A Trieste ho parlato con Donghong Cheng (foto), segretario esecutivo dalla China Association for Science and Technology (Cast), che si occupa di comunicazione della scienza tramite alcuni progetti di dimensioni bibliche: un «treno della scienza» e una flotta di autobus, per esempio, che nel giro di un anno hanno raggiunto qualcosa come sessantadue milioni di persone concentrate nelle aree più remote (e più povere) del paese, agli antipodi delle esplosive città della Cina orientale. Portando loro scienziati in carne e ossa, informazioni, musei intineranti… e diffondendo una cultura scientifica che è indispensabile per un paese che si candida a diventare capofila dello sviluppo globale.

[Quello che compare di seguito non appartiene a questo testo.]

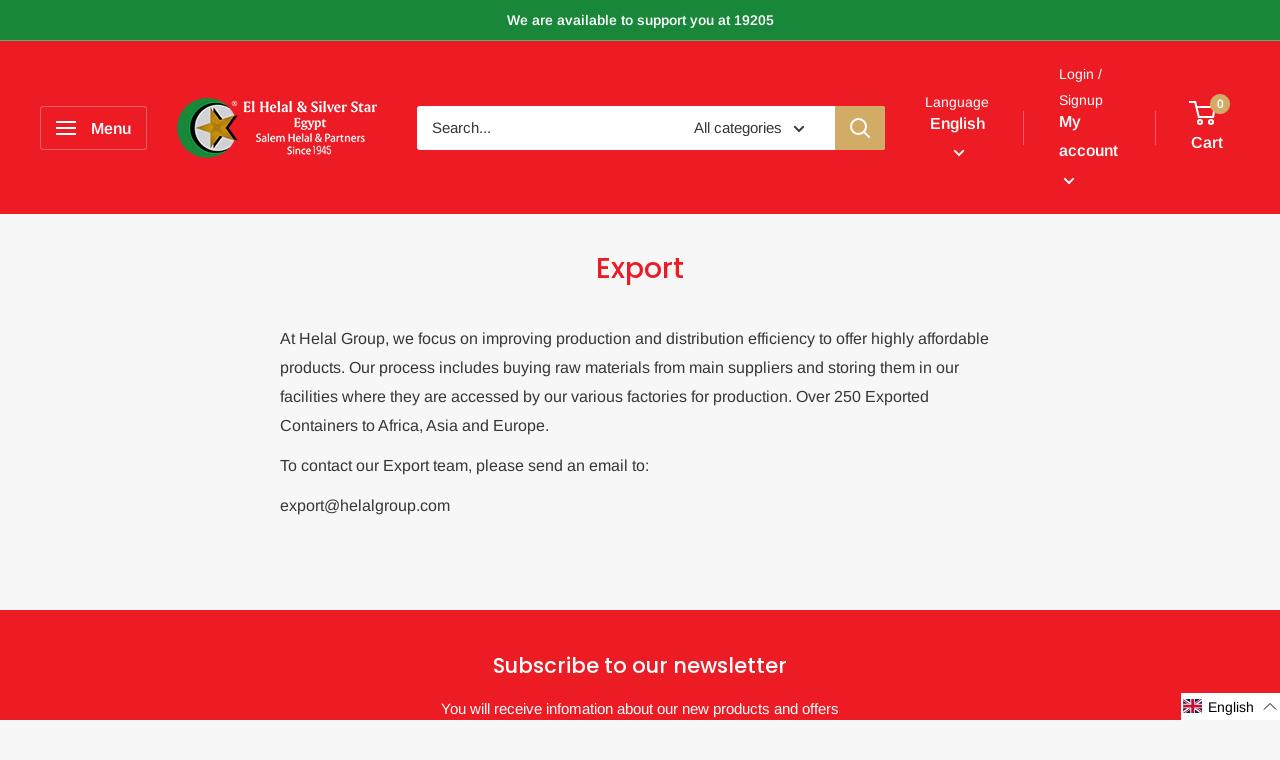

--- FILE ---
content_type: text/javascript
request_url: https://helalgroup.store/cdn/shop/t/5/assets/custom.js?v=90373254691674712701762167796
body_size: -568
content:
//# sourceMappingURL=/cdn/shop/t/5/assets/custom.js.map?v=90373254691674712701762167796
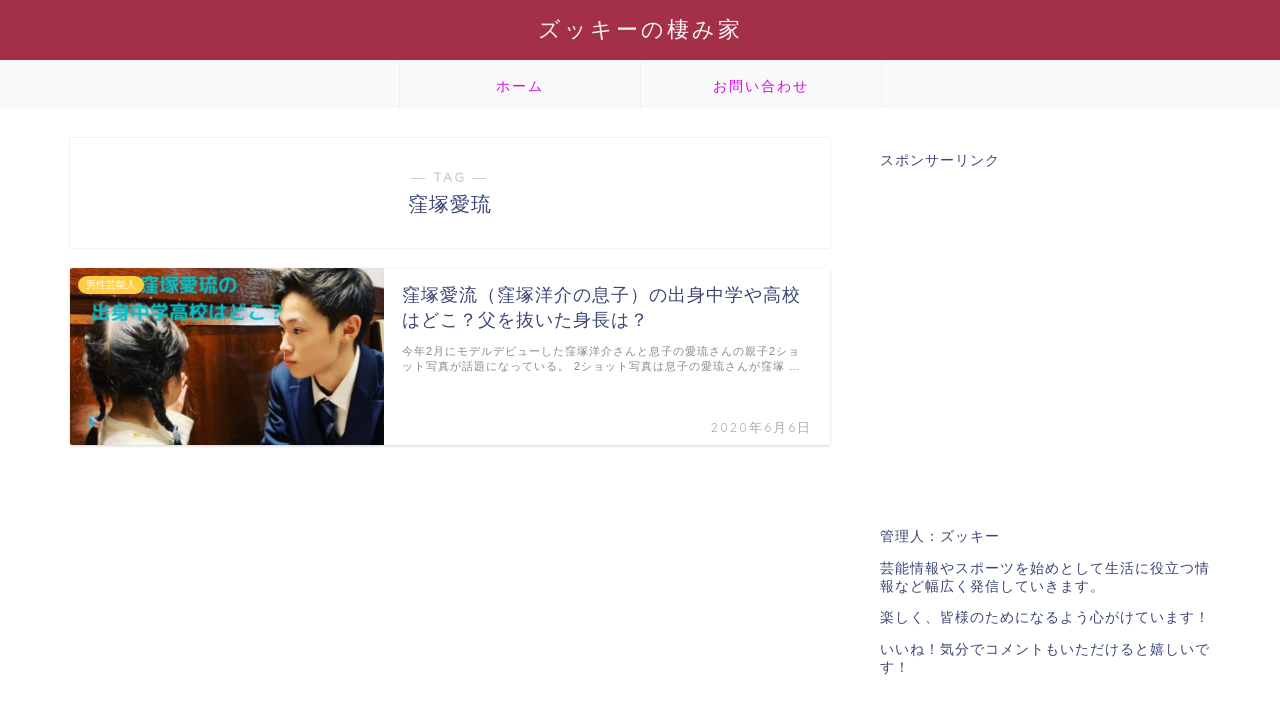

--- FILE ---
content_type: text/html; charset=utf-8
request_url: https://www.google.com/recaptcha/api2/aframe
body_size: 266
content:
<!DOCTYPE HTML><html><head><meta http-equiv="content-type" content="text/html; charset=UTF-8"></head><body><script nonce="S_Xz6LS2_d96QF8jcEharg">/** Anti-fraud and anti-abuse applications only. See google.com/recaptcha */ try{var clients={'sodar':'https://pagead2.googlesyndication.com/pagead/sodar?'};window.addEventListener("message",function(a){try{if(a.source===window.parent){var b=JSON.parse(a.data);var c=clients[b['id']];if(c){var d=document.createElement('img');d.src=c+b['params']+'&rc='+(localStorage.getItem("rc::a")?sessionStorage.getItem("rc::b"):"");window.document.body.appendChild(d);sessionStorage.setItem("rc::e",parseInt(sessionStorage.getItem("rc::e")||0)+1);localStorage.setItem("rc::h",'1764574941913');}}}catch(b){}});window.parent.postMessage("_grecaptcha_ready", "*");}catch(b){}</script></body></html>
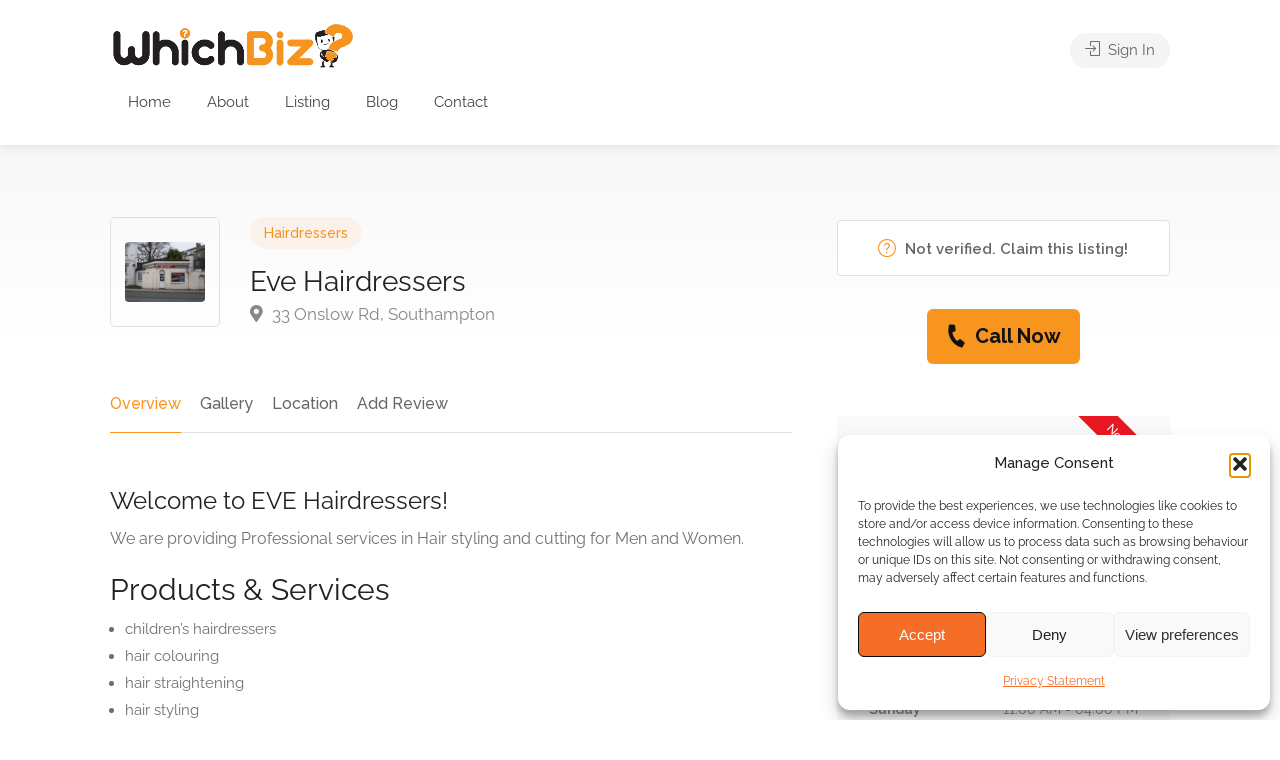

--- FILE ---
content_type: text/html; charset=utf-8
request_url: https://www.google.com/recaptcha/api2/aframe
body_size: -88
content:
<!DOCTYPE HTML><html><head><meta http-equiv="content-type" content="text/html; charset=UTF-8"></head><body><script nonce="XZ83idBCikGc_1q7q3ewMA">/** Anti-fraud and anti-abuse applications only. See google.com/recaptcha */ try{var clients={'sodar':'https://pagead2.googlesyndication.com/pagead/sodar?'};window.addEventListener("message",function(a){try{if(a.source===window.parent){var b=JSON.parse(a.data);var c=clients[b['id']];if(c){var d=document.createElement('img');d.src=c+b['params']+'&rc='+(localStorage.getItem("rc::a")?sessionStorage.getItem("rc::b"):"");window.document.body.appendChild(d);sessionStorage.setItem("rc::e",parseInt(sessionStorage.getItem("rc::e")||0)+1);localStorage.setItem("rc::h",'1769036423861');}}}catch(b){}});window.parent.postMessage("_grecaptcha_ready", "*");}catch(b){}</script></body></html>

Lo dimostra la Legge sulla divulgazione della scienza e della tecnologia, promulgata dal governo cinese, che obbliga tutti i media, dalla radio, ai giornali, alle tv, a dedicare più spazio alla scienza. E secondo la quale «chi usa la divulgazione della scienza per accumulare soldi, beni di valore o turbare l'ordine sociale verrà criticato e rieducato da una apposita commissione».

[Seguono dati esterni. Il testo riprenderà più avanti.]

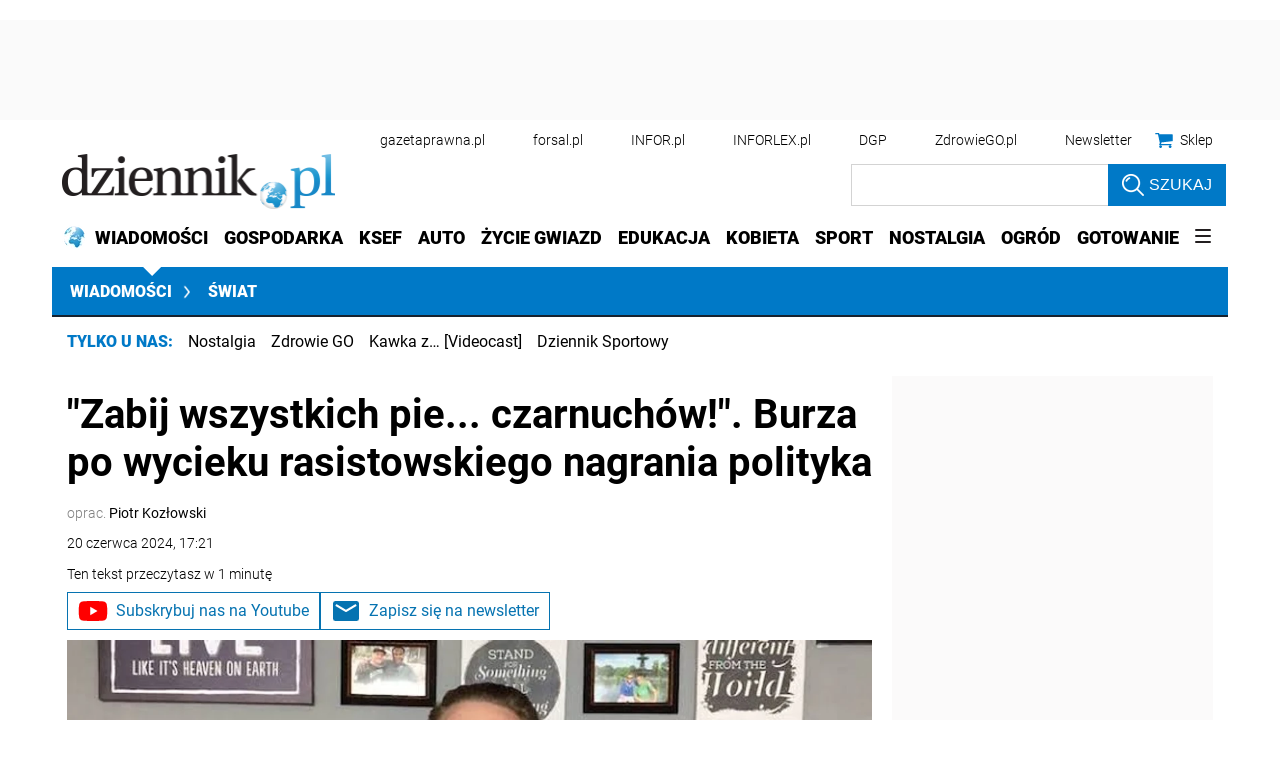

--- FILE ---
content_type: text/html; charset=utf-8
request_url: https://www.google.com/recaptcha/api2/aframe
body_size: 183
content:
<!DOCTYPE HTML><html><head><meta http-equiv="content-type" content="text/html; charset=UTF-8"></head><body><script nonce="hx5jkY0HIIXEafyi16ysaw">/** Anti-fraud and anti-abuse applications only. See google.com/recaptcha */ try{var clients={'sodar':'https://pagead2.googlesyndication.com/pagead/sodar?'};window.addEventListener("message",function(a){try{if(a.source===window.parent){var b=JSON.parse(a.data);var c=clients[b['id']];if(c){var d=document.createElement('img');d.src=c+b['params']+'&rc='+(localStorage.getItem("rc::a")?sessionStorage.getItem("rc::b"):"");window.document.body.appendChild(d);sessionStorage.setItem("rc::e",parseInt(sessionStorage.getItem("rc::e")||0)+1);localStorage.setItem("rc::h",'1762835296623');}}}catch(b){}});window.parent.postMessage("_grecaptcha_ready", "*");}catch(b){}</script></body></html>

--- FILE ---
content_type: text/plain; charset=UTF-8
request_url: https://at.teads.tv/fpc?analytics_tag_id=PUB_5576&tfpvi=&gdpr_status=22&gdpr_reason=220&gdpr_consent=&ccpa_consent=1---&shared_ids=&sv=d656f4a&
body_size: 56
content:
Mjg3N2RhMGMtMDIyYi00OTE5LThmMjctYjQxNWE3YmI4MDcwIzctNA==

--- FILE ---
content_type: application/javascript; charset=utf-8
request_url: https://fundingchoicesmessages.google.com/f/AGSKWxVxNc0wOFB2uAlxK1SrFrqYb7c6KjsvDqOaL5qKFAY7edsh3TQS3rhRSH2H2y_1N70bacQs2_1Q06ivlCdKKktNkV6Ei3TpKYOuOVUic3Y-EW93sgTwLwPB3JjtmyPbJ29WQKgjFkqIrQxCl3ZLs_1ssiPioi90l-PINitmD3x689njg6B6tA8Mom8O/__ad_expand_/adproxy./getvideoad./pub/js/ad./ads/default_
body_size: -1284
content:
window['d37abdb9-6ede-4c44-adf4-bdea48377fd9'] = true;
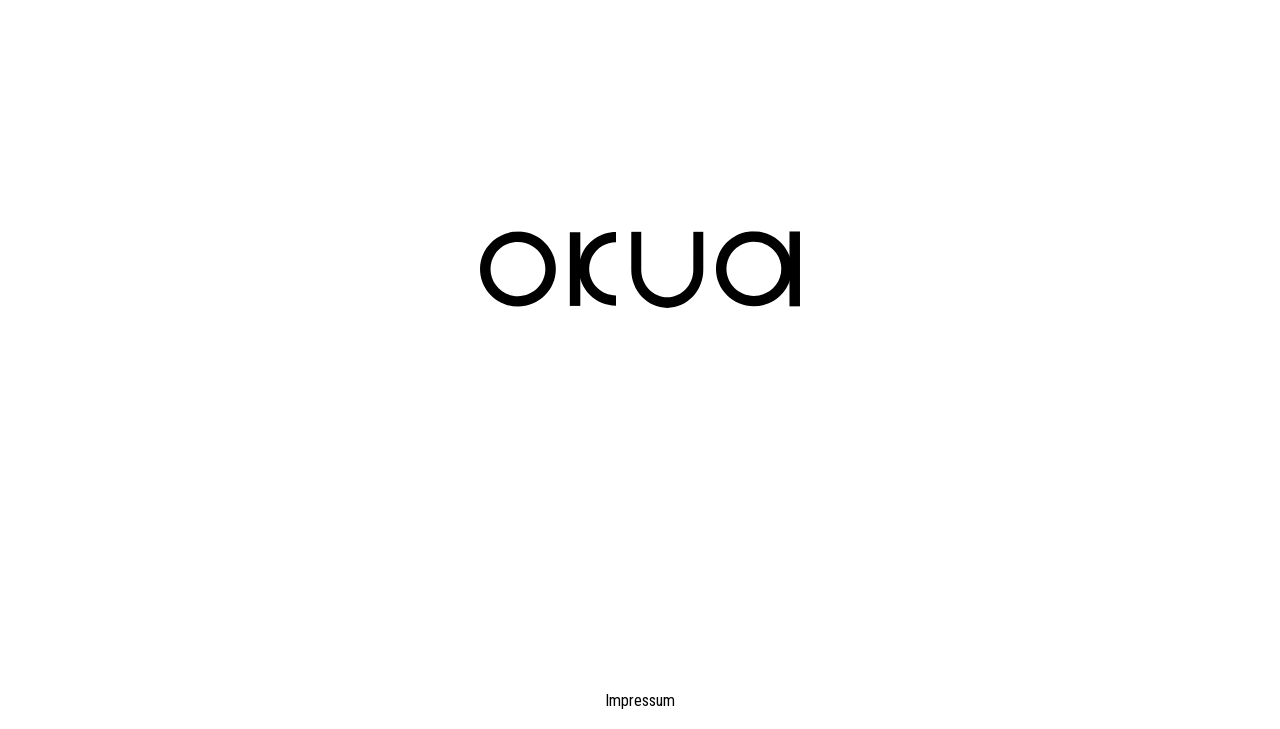

--- FILE ---
content_type: text/html
request_url: https://www.okua.de/
body_size: 367
content:
<html>
<head>
<meta charset="utf-8">
<style>
@import url('https://fonts.googleapis.com/css?family=Roboto+Condensed&display=swap');
body{
	font-family: 'Roboto Condensed', sans-serif;
	margin: 0;
}
div{
	text-align: center;
}
#content{
	position: relative;
	top: 50%;
	transform: translateY(-50%);
}
a{
	color: black;
	text-decoration: none;
}
</style>
<title>okua GmbH</title>
<meta name="robots" content="noindex,nofollow" />
<link rel="shortcut icon" type="image/x-icon" href="/favicon.ico"/>
</head>
<body>
<div style="height: 0%;"></div>
<div style="height: 75%;">
<div id="content">
<img src="logo.svg" style="width: 25%;"/>
</div>
</div>
<div style="height: 21%; display: flex;">
</div>
<div>
<a href="contact.html">Impressum</a><br/><br/>
</div>
</body>
</html>


--- FILE ---
content_type: image/svg+xml
request_url: https://www.okua.de/logo.svg
body_size: 1486
content:
<?xml version="1.0" encoding="utf-8"?>
<!-- Generator: Adobe Illustrator 16.0.5, SVG Export Plug-In . SVG Version: 6.00 Build 0)  -->
<!DOCTYPE svg PUBLIC "-//W3C//DTD SVG 1.1//EN" "http://www.w3.org/Graphics/SVG/1.1/DTD/svg11.dtd">
<svg version="1.1" id="fertig" xmlns="http://www.w3.org/2000/svg" xmlns:xlink="http://www.w3.org/1999/xlink" x="0px" y="0px"
	 width="129.747px" height="31.39px" viewBox="0 0 129.747 31.39" enable-background="new 0 0 129.747 31.39" xml:space="preserve">
<path d="M15.375,0.108C6.884,0.108,0,6.992,0,15.483s6.884,15.375,15.375,15.375c8.487,0,15.371-6.884,15.371-15.375
	S23.862,0.108,15.375,0.108z M15.375,26.606c-6.133,0-11.123-4.989-11.123-11.123S9.242,4.36,15.375,4.36
	c6.13,0,11.119,4.989,11.119,11.123S21.505,26.606,15.375,26.606z"/>
<path d="M111.051,0c-8.49,0-15.375,6.884-15.375,15.375s6.885,15.375,15.375,15.375c8.488,0,15.371-6.884,15.371-15.375
	S119.539,0,111.051,0z M111.051,26.498c-6.133,0-11.123-4.989-11.123-11.123s4.99-11.123,11.123-11.123
	c6.131,0,11.119,4.989,11.119,11.123S117.182,26.498,111.051,26.498z"/>
<rect x="125.495" width="4.252" height="30.75"/>
<path d="M86.498,0.201v15.594c0,6.222-4.736,11.282-10.559,11.282c-5.824,0-10.562-5.061-10.562-11.282V0.201h-4.038v15.594
	c0,8.612,6.537,15.595,14.6,15.595c8.062,0,14.596-6.982,14.596-15.595V0.201H86.498z"/>
<g>
	<g>
		<path d="M40.102,15.366c0,8.336,6.734,15.095,15.04,15.095v-4.174c-6,0-10.881-4.898-10.881-10.921S49.142,4.445,55.142,4.445
			V0.271C46.835,0.271,40.102,7.03,40.102,15.366z"/>
	</g>
	<rect x="36.415" y="0.389" width="4.252" height="30.189"/>
</g>
</svg>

Nonostante i rischi legali e il codazzo di guardie del corpo che vigilano su quello che fa, Donghong è molto disponibile e non si tira indietro di fronte a qualunque tipo di domanda: il problema delle centinaia di migliaia di sfollati causati dalla costruzione delle grandi dighe? Un semplice scambio tra comunità locali e governo («no pain, no gain»). I diritti umani? Un sistema di valori che necessita di un retroterra culturale su cui innestarsi. Il pubblico della Fiera internazionale dell'editoria scientifica di Trieste le ha chiesto di tutto, dai diritti umani, appunto, al protocollo di Kyoto, dagli Ogm (grande motivo di pressione delle multinazionali sul governo cinese) al sistema educativo del suo paese.
L'intervista è uscita sull'Unità di oggi.